Choho II learned various techniques from his predecessor, trained many apprentices, and solidified the foundation of Choho Kiln. Today, Choho is the third generation of the Choho family, and he is committed to preserving the tradition of mori-e while seeking out new possibilities for this technique.
About kutani ware
Kutani ware is a type of pottery produced in the Kaga region of Ishikawa Prefecture and it has a history of over 350 years.

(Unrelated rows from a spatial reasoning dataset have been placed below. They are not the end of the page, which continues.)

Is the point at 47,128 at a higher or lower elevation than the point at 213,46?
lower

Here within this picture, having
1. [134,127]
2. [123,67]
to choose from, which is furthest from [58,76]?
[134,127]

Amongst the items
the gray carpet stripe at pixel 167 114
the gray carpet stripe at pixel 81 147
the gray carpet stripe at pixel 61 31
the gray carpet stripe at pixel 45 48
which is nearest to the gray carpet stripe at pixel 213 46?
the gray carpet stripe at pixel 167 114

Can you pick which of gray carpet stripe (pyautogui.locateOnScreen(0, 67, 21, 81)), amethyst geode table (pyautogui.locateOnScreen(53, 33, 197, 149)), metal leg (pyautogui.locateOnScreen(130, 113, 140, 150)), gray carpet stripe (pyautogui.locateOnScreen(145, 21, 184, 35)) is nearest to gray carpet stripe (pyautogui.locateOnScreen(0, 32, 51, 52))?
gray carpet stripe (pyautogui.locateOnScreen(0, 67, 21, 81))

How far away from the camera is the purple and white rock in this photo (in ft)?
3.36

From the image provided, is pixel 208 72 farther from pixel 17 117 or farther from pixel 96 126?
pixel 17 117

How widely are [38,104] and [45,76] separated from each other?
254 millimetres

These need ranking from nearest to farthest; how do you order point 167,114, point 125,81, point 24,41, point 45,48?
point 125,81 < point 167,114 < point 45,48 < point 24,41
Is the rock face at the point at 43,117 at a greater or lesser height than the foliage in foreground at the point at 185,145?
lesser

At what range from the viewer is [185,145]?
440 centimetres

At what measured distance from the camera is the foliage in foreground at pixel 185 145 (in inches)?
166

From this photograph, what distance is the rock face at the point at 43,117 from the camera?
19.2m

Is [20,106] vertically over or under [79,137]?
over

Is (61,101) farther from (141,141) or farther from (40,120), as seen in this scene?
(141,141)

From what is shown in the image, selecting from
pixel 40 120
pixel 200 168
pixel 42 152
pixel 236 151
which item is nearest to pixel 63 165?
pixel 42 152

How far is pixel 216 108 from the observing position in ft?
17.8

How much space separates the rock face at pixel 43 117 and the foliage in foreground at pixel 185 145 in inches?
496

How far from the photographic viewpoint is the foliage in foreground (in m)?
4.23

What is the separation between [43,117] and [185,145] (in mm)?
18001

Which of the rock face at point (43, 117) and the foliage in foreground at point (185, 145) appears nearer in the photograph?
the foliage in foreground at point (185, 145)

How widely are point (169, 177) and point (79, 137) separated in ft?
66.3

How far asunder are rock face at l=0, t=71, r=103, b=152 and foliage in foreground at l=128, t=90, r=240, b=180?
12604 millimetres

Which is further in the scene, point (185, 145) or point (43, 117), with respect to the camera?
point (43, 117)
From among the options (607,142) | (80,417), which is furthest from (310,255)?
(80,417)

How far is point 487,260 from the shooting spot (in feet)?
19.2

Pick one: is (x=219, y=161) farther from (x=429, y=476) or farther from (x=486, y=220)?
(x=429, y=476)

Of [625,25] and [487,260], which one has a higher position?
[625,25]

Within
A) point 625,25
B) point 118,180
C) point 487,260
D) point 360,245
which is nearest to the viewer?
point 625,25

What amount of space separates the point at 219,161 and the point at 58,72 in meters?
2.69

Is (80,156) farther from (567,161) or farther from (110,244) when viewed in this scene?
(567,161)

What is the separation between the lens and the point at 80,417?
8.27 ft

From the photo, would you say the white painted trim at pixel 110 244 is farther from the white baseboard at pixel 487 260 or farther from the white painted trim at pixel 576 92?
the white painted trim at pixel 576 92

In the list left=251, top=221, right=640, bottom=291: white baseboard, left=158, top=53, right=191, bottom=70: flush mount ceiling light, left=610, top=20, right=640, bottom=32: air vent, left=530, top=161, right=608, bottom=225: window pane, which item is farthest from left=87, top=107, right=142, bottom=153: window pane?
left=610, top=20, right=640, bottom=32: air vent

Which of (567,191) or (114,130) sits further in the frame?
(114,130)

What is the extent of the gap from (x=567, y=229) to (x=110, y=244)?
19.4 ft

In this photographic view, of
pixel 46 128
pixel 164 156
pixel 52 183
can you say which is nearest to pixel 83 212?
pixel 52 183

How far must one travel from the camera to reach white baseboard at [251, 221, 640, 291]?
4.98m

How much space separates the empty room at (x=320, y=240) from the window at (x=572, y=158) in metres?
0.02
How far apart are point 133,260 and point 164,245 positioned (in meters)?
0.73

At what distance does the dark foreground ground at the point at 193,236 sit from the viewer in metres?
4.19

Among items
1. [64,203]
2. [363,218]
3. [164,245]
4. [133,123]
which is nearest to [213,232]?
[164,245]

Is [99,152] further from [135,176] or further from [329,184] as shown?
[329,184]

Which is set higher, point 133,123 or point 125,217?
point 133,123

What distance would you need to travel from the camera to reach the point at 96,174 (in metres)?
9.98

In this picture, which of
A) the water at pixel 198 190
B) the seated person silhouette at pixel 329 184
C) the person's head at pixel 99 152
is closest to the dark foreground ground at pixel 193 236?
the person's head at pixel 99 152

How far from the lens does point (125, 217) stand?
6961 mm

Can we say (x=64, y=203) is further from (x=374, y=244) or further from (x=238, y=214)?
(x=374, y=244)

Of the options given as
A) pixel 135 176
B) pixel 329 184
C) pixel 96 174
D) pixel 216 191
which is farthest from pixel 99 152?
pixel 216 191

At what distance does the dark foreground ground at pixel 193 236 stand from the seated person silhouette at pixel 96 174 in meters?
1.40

It is characterized by the heavy brilliance of the five colors of green, yellow, red, purple, and navy blue that are applied to the bold and daring lines.
Its long history has evolved through the tireless efforts and enthusiasm of people who have sought innovation while maintaining tradition.
In the early 1700s, the Kutani kilns were closed, but about 80 years later they were opened and Kutani ware was revived.
The beauty of the various styles and methods of painting is known as "Japan Kutani" and is highly regarded around the world.